01. 12. Die Strecke Alexanderplatz - Prenzlauer Straße - Prenzlauer Allee/Ecke Gustav-Adolf-Straße der Großen Berliner Pferdebahngesellschaft wird in Betrieb genommen.
01. 12. Der Bahnhof Lankwitz-Viktoriastraße (Steglitz) an der Anhalter Bahn wird eröffnet.

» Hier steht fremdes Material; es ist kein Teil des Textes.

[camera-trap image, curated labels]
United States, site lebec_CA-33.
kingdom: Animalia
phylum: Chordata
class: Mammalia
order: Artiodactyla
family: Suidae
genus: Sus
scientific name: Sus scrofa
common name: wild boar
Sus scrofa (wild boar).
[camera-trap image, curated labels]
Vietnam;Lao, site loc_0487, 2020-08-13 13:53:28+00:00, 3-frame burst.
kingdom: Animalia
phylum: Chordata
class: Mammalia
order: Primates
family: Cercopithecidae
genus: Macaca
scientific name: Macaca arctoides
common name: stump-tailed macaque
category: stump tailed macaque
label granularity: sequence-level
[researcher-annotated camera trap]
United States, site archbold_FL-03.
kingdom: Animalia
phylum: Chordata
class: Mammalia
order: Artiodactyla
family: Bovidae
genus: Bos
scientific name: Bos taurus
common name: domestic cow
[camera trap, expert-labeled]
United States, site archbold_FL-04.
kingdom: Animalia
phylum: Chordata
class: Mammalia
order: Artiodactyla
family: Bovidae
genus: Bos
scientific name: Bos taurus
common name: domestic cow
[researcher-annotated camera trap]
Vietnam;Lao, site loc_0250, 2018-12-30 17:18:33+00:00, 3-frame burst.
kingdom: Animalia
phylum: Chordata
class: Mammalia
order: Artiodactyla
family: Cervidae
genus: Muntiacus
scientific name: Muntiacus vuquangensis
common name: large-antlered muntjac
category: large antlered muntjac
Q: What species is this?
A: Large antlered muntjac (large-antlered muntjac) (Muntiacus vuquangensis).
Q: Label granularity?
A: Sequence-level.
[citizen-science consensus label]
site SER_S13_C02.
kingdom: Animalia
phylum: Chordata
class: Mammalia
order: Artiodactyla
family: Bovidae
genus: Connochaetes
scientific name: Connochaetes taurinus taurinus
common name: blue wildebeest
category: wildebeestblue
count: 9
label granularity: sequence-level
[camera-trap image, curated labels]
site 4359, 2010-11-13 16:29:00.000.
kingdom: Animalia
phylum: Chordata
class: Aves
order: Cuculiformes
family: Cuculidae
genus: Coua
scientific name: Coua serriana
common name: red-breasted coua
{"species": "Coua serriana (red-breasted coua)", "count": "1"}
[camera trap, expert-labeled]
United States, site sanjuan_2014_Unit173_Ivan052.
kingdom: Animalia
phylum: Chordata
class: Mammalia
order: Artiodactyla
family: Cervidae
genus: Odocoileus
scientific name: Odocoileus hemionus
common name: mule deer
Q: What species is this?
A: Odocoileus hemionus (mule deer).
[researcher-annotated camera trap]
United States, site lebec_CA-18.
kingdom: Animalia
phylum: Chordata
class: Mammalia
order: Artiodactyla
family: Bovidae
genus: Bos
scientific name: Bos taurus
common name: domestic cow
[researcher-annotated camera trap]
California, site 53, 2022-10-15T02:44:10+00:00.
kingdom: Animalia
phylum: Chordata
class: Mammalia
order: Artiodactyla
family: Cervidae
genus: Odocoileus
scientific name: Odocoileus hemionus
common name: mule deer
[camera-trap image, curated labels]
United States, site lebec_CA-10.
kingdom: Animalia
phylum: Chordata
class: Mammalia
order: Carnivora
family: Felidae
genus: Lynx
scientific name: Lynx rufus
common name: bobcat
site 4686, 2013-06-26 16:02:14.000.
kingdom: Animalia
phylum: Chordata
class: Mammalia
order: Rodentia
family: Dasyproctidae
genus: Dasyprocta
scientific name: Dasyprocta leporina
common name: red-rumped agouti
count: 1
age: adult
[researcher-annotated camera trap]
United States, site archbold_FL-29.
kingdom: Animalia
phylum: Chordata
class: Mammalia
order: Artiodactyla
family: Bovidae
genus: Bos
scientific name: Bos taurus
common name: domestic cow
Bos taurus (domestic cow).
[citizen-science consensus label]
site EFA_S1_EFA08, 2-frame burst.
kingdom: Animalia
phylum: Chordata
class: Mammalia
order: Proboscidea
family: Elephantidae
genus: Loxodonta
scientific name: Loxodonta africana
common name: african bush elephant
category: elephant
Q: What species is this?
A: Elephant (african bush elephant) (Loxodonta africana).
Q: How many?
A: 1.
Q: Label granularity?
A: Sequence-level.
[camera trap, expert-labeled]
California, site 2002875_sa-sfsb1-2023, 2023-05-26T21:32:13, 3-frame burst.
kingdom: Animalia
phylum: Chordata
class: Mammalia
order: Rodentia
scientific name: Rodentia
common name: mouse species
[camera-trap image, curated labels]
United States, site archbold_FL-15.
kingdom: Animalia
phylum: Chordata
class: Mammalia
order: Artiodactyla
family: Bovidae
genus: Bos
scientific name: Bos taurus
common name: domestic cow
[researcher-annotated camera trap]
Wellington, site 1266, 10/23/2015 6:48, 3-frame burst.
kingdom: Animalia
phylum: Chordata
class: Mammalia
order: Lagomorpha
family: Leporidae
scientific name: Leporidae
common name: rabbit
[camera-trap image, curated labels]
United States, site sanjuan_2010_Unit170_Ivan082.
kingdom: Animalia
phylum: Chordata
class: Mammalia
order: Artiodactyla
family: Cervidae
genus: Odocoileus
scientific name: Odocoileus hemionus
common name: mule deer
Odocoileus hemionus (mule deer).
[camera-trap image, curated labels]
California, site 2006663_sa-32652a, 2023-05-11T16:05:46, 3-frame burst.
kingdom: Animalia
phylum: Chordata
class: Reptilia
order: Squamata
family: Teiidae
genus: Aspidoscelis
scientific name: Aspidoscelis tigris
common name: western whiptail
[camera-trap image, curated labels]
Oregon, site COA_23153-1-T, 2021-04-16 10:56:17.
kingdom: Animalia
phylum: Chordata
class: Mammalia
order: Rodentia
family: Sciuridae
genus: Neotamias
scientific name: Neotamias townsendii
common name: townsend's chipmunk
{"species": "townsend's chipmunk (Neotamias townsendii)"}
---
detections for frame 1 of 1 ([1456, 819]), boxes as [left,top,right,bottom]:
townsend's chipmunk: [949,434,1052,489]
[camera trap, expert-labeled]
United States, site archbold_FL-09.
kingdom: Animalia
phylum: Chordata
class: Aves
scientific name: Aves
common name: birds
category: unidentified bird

Er wurde am 30. September 1899 in Lankwitz umbenannt.
05. 12. Die Baupolizeiordnung für die Vororte Berlins wird veröffentlicht.
08. 12. Dem Maler Adolph Friedrich Erdmann von Menzel wird anläßlich seines 80. Geburtstages die Ehrenbürgerwürde verliehen.
13. 12. Die Zweite Sinfonie von Gustav Mahler wird vom Berliner Philharmonischen Orchester in vollständiger Fassung unter Leitung des Komponisten zur Uraufführung gebracht.
13. 12. Das Komitee für die Beteiligung Deutschlands an den Olympischen Spielen 1896 wird in Berlin gegründet. Das war der Vorläufer des Nationalen Olympischen Komitees.
16. 12. Paul Hindemith wird in Hanau geboren. Der Komponist wurde 1927 vom preußischen Kultusminister Carl Heinrich Becker als Kompositionslehrer an die Berliner Hochschule für Musik berufen. 1938 emigrierte er in die Schweiz.
16. 12. In einem Erlaß des evangelischen Oberkirchenrats werden die Geistlichen vor sozialpolitischem Engagement gewarnt und aufgefordert, sich auf ihre seelsorgerischen Aufgaben zu konzentrieren.
17. 12. Die kupferne Ausführung der Berolina-Statue des Architekten und Bildhauers Emil Hundrieser wird auf dem Alexanderplatz (Mitte) aufgestellt. Eine provisorische Gipsstatue der Berolina hatte Hundrieser bereits 1889 auf dem Leipziger Platz errichtet.
21. 12. Mit 72 Einwohnern je Grundstück ist Berlin das dichtbesiedeltste Wohnzentrum der Welt. Nach einer amtlichen Volkszählung lebten 1 666 304 Einwohner in den Verwaltungsgrenzen der Stadt.